Dinler tarihiyle ilgilenirken
Ortadoğu girdaplarında yüzmek kaçınılmaz. Binlerce yıllık geçmişten günümüze
doğru yol alırken ister istemez, Ortadoğu'daki Osmanlı İmparatorluğu'na
takılıyorsunuz. Bu dönemde Araplar, geçmişte Araplar derken biraz kuzeye doğru
kaydığınızda Anadolu. Adım adım gezmeye çalıştığınız toprakların, aynı imparatorluk
çatısı altında pek de merak etmediğiniz bölgelerle birbirini nasıl etkilediğini
öğreniyorsunuz. Hal böyle olduğunda Balkanlar, Anadolu, Ortadoğu, Avrupa, Asya
birbirlerine etkileri bakımından bir bütün. İlber Hoca'yla Yakın Tarihin Gerçekleri'ne
bakarken öğrendiğiniz konulardan en önemlisi belki de bu. Orta Asya'dan İran'a, Anadolu'ya Balkanlar
Avrupa'ya uzanan Türklerin yanında diğerlerini anlamaya çalışmak da başka macera...
Milliyetçilik akımlarının Fransız
Devrimi'yle başladığı söylenir. İşin aslı daha önce Balkanların yapı olarak
Avrupa'dan ayrıldığına dikkat etmemişim. Utanarak Avrupa ve tarihiyle
ilgilenmediğimi itiraf ediyorum. Yani bildik konuların dışında. Bulgarların ve
Yunanların Ortodoks olması tamam ama mesela İncil dilinin Helen dili olması tamamen
yeni bir konu benim için. Bir dönem Bulgarların da kendilerini Helen olarak
saymaları da değişik. Kendi tarihlerine yönelmelerinin aşama aşama olması
değişik. Evet Bulgaristan Rusya'ya daha yakın ama hepsi Ortodoks Hıristiyan.

Yönergeler:
1 > Osmanlı dönemi ve milliyetçilik üzerine yazılmış metinde "Milliyetçilik akımlarının Fransız" sözlerinin geçtiği yerden başlayın, "hepsi Ortodoks Hıristiyan." sözlerinden sonra durun ve aradaki bölümü hiç değiştirmeden yazın.
2 > Osmanlı dönemi ve milliyetçilik üzerine yazılmış metni, son cümlesinden sonra aynı konuda sürdürün.

Verilen bilgiler:
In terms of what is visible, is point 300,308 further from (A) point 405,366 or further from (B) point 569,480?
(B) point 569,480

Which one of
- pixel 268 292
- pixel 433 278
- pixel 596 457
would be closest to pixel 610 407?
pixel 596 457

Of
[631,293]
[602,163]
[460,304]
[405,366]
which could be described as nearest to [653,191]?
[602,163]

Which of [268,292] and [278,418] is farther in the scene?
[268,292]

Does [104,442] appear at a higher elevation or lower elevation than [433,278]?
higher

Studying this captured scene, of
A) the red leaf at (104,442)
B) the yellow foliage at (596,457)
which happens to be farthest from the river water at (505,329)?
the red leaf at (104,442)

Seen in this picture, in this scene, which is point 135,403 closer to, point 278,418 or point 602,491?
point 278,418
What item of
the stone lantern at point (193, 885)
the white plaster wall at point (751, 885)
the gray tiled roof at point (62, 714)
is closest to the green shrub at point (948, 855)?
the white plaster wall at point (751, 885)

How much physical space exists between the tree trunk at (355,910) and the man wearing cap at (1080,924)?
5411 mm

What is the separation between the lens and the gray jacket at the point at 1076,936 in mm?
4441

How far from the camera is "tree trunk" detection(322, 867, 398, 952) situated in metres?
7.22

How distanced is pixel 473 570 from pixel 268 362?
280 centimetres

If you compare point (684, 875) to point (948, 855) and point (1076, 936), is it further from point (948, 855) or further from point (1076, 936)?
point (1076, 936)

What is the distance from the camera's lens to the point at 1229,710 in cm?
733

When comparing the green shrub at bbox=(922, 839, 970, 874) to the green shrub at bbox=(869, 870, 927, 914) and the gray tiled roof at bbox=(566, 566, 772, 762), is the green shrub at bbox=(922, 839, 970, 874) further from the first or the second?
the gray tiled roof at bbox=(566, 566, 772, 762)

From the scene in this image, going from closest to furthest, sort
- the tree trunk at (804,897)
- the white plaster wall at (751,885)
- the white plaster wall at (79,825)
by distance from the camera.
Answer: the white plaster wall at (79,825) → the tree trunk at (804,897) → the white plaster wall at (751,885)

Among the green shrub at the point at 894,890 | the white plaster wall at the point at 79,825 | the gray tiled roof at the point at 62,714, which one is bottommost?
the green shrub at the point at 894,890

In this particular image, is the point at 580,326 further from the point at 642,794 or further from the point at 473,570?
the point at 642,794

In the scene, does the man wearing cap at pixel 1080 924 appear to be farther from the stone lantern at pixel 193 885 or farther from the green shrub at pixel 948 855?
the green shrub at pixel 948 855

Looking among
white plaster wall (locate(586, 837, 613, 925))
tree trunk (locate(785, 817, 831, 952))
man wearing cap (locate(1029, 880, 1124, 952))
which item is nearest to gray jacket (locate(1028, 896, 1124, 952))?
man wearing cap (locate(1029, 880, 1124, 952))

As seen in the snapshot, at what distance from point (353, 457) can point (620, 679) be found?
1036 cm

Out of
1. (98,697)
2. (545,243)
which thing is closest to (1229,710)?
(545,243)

Yanıt listesi:
1 >
Milliyetçilik akımlarının Fransız
Devrimi'yle başladığı söylenir. İşin aslı daha önce Balkanların yapı olarak
Avrupa'dan ayrıldığına dikkat etmemişim. Utanarak Avrupa ve tarihiyle
ilgilenmediğimi itiraf ediyorum. Yani bildik konuların dışında. Bulgarların ve
Yunanların Ortodoks olması tamam ama mesela İncil dilinin Helen dili olması tamamen
yeni bir konu benim için. Bir dönem Bulgarların da kendilerini Helen olarak
saymaları da değişik. Kendi tarihlerine yönelmelerinin aşama aşama olması
değişik. Evet Bulgaristan Rusya'ya daha yakın ama hepsi Ortodoks Hıristiyan.

2 >
Balkanlardan beslenen Osmanlı, bu
bölge elden çıktığında ister istemez Doğu'ya döndüğünde serbest kalan tebaasını
yönetmekte zorlanıyor haliyle. Bugünü düşünürken geçmişte yapılanlara doğru
uzanmak olayları anlamayı sağlasa da yapılan hataları, bugüne uzanan kapanmaya
yaraları değiştirmiyor. Öte yandan Amin Maalouf'un Osmanlı'yı sevmemesini buraya yapılanların az
olmasına bağladım bir şekilde. Dedeleri kendilerini dağ başındaki Osmanlı
köylüsü olarak görüyor. Yazar Atatürk'le dedesini kıyaslamaya bile girişiyordu
doğrusu. Bu konu uzun ve başka kitapların konusu olsa da İmparatorluğun Orta
Doğu'ya böylesine uzak ve denetimsiz bırakması aklımda bir soru olmuştur her
daim. Her yere yetişmenin zorluğu, Arapların tembelliği belki, eğer kışkırtmalar olmasa belki de ayaklanma
olmayacaktı diye de geçiyor insanın aklından... Kitapta Filistin, Lübnan,
Ürdün'e dair anlatılanlar ilgi çekici.
Kitapta geçmiş, bugün, nedenler,
İstanbul, Avrupa'dan Asya'ya Mısır'dan Anadolu'ya, uzanan toprakları, milliyetçilikten, demokrasiye, imparatorluklara bu
topraklarda yaşananları, çok iyi anlatmış İlber Hoca her zaman olduğu gibi.
Kaynak kitap olarak saklanıp, başvurulacaklardan...
"Osmanlı toplumunda çocuk
okutan baba imajı için Yahya Kemal'in "çocukluk anıları"ndaki
çizgileri kullanmak açıklayıcı olacaktır sanırım. Şair çocukken Üsküp'te, önce
ilkel bir okula yollanır. Zaman geçer bir şey öğrenemez. Okul değiştirilir ve
bir süre sonra okumayı söker. Çocuğun artık okumaya başladığı, akşam babaya
söylenir. Babası küçük Yahya Kemal'in okumasını şöyle bir sınar; sonuç
olumludur, baba pek keyiflenir, o akşam daha fazla rakı içer. Aynı ilişkiye
Yeniçağ Avrupası'nda göz atalım, müzisyense çocuğuna saatler boyu ders veren,
okuryazarsa her gün saatler boyu kitap okutan, Odysseus ve İliada'yı anlatan,
dindarsa İncil'i okutup menkıbeler nakleden orta sınıf baba tipinden farklı bir
tiptir yukarda çizilen baba tipi. ..."Sh 233
"Trablusgarp Savaşı'nda Türk komutanlar etrafı şaşırtacak derecede
etkin, örgütçü, eğitimci ve her şart altında savaşçı olduklarını
gösterdiler."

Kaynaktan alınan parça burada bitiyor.